11 And He Himself gave some to be apostles, some prophets, some evangelists, and some pastors and teachers, 12for the equipping of the saints for the work of ministry, for the edifying of the body of Christ, 13till we all come to the unity of the faith and of the knowledge of the Son of God, to a perfect man, to the measure of the stature of the fullness of Christ; (Eph 4:11-13)

Saints need to be equipped to do the work of ministry.

            As the church is equipped, it will disciple people to become disciple-makers for Jesus.  Paul gives this mandate in Matthew 28:19-20,

19 “Go therefore and make disciples of all the nations, baptizing them in the name of the Father and of the Son and of the Holy Spirit, 20“teaching them to observe all things that I have commanded you; and lo, I am with you always, even to the end of the age.” Amen. (Matt. 28:19-20)

As we make disciples we will reveal our love for one another as Jesus exhorts,

34 “A new commandment I give to you, that you love one another; as I have loved you, that you also love one another.  35 “By this all will know that you are My disciples, if you have love for one another.” (John 13:34-35)

This  brings us back to love.  We are to love one another.  The question is what does that mean?

            There are four words for love in the original language of the New Testament times.  Two of the words are in the New Testament, one is found as a compound word and one is only found in secular literature.

            The first word for love is agapao, which means an unconditional love that depends on the integrity of the subject which loves, not on the object.  It is used of God who “loved” the world.  There was nothing of divine value in the world to love when it was in its fallen state.  Yet, because of the integrity, perfect character of God, He chose to love the world by sending Jesus to die on the cross for the sins of the world.

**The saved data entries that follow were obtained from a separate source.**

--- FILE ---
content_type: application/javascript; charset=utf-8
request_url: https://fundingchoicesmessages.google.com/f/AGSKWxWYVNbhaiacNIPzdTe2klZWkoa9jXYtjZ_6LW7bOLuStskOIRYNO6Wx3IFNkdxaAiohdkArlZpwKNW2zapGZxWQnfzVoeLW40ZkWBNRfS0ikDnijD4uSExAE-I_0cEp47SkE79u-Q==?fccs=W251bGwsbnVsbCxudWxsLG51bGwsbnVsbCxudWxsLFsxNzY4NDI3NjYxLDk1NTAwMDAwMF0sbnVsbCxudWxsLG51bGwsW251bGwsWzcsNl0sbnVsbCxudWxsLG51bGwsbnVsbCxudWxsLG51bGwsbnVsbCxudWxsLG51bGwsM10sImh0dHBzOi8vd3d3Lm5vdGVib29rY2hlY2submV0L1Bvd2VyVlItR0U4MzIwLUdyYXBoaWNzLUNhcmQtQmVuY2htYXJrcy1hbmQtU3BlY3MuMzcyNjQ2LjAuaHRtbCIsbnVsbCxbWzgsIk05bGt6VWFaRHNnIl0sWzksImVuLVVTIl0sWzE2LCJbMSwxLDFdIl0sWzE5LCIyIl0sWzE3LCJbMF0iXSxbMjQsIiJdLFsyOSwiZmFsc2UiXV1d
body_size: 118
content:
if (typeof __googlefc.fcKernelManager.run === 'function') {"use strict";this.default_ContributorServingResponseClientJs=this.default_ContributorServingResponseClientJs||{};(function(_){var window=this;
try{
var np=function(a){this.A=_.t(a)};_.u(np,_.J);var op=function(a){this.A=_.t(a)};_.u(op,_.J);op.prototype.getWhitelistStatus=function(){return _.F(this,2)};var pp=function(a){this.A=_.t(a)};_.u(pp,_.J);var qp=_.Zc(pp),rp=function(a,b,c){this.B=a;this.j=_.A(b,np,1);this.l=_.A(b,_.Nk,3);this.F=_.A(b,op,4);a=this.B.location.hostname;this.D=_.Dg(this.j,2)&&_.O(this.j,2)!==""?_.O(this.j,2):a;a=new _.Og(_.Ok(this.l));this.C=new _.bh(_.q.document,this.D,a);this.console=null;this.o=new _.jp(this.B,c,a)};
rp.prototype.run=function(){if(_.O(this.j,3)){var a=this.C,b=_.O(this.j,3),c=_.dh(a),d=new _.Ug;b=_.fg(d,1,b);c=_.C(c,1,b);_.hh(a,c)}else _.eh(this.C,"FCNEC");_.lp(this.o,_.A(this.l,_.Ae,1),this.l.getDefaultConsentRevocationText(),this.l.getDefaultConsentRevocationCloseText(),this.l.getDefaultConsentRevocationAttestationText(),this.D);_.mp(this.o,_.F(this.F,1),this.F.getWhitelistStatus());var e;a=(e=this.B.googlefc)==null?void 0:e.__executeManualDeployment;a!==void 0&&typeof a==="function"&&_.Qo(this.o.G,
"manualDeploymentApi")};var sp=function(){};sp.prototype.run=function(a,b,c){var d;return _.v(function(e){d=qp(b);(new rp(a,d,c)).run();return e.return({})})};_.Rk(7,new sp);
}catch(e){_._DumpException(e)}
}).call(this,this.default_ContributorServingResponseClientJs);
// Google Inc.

This is the kind of love that gives when there is no desire or affinity to give.  This love gives because it is the godly action, when the human response would be to avoid the object.

            The second word for love is phileo, which means there is a reason for acting in love or an affinity to love.  It’s the love a young man has toward a young woman when they want to be with each other.  The object of the love is attractive, pleasant, intelligent, funny, talented or possesses some other quality that gives reason for expressing the love. 

            The third word for love is found only in a compound form storge, which is used of a familial type love.  It is found as philostorge  i n Romans 12:10 and is translated “brotherly love.”

            The fourth word, which is not found in the New Testament, is eros  and refers to a physical love.  It is the physical relationship between a man and a woman in marriage and also used in all the aberrant forms of ungodliness.

            The reason why this understanding is so important is because of the “one another” passages.  There are 13 passages which contain “love one another.” (John 13:34; 15:12, 17; Rom. 13:8; 1 Thess. 4:9; 1 Pet. 1:22; 1 John 3:11,23; 4:7,11,12; 2 John 1:5) The fact that it is found thirteen times means it must be very important.  But the word used is also very important. 

            We might look at “love one another” as something we know we are supposed to do and so we will be loving toward our family or those we get along with in church.  However, that would be the second word, phileo, those whom we have an affinity with or reason to love.  That is not the word in any of the “love one another” passages.  That would be easier, but it would likely also depend on us rather than on the Lord.

            The word used in every “love one another” is agapao.  That means the Lord is calling us to love one another, not because we like the person or have reason to love them, but just the opposite.  If you do like the person or have reason to love them, by all means keep on loving them!  However, because agapao is used, the command to “love one another”means to love those who may not be so lovely (John 3:16).  It means to love those you don’t know (Heb. 13:1-2).  It means to love those you don’t always hang around with or necessarily get along with (1 John 3:15-23).  It means you will even confront at appropriate times (Heb. 12:5-6).  It means the world will know that we are His disciples, because loving each other, even in differences, is more important, than being served (John 13:34-35).  Can you imagine how this would affect the world?

            If we are going to be biblical, we will step out of our comfort zones and love one another in ways that the human race would not be able to explain.  Don’t wait.  Choose to act by the power of the Holy Spirit.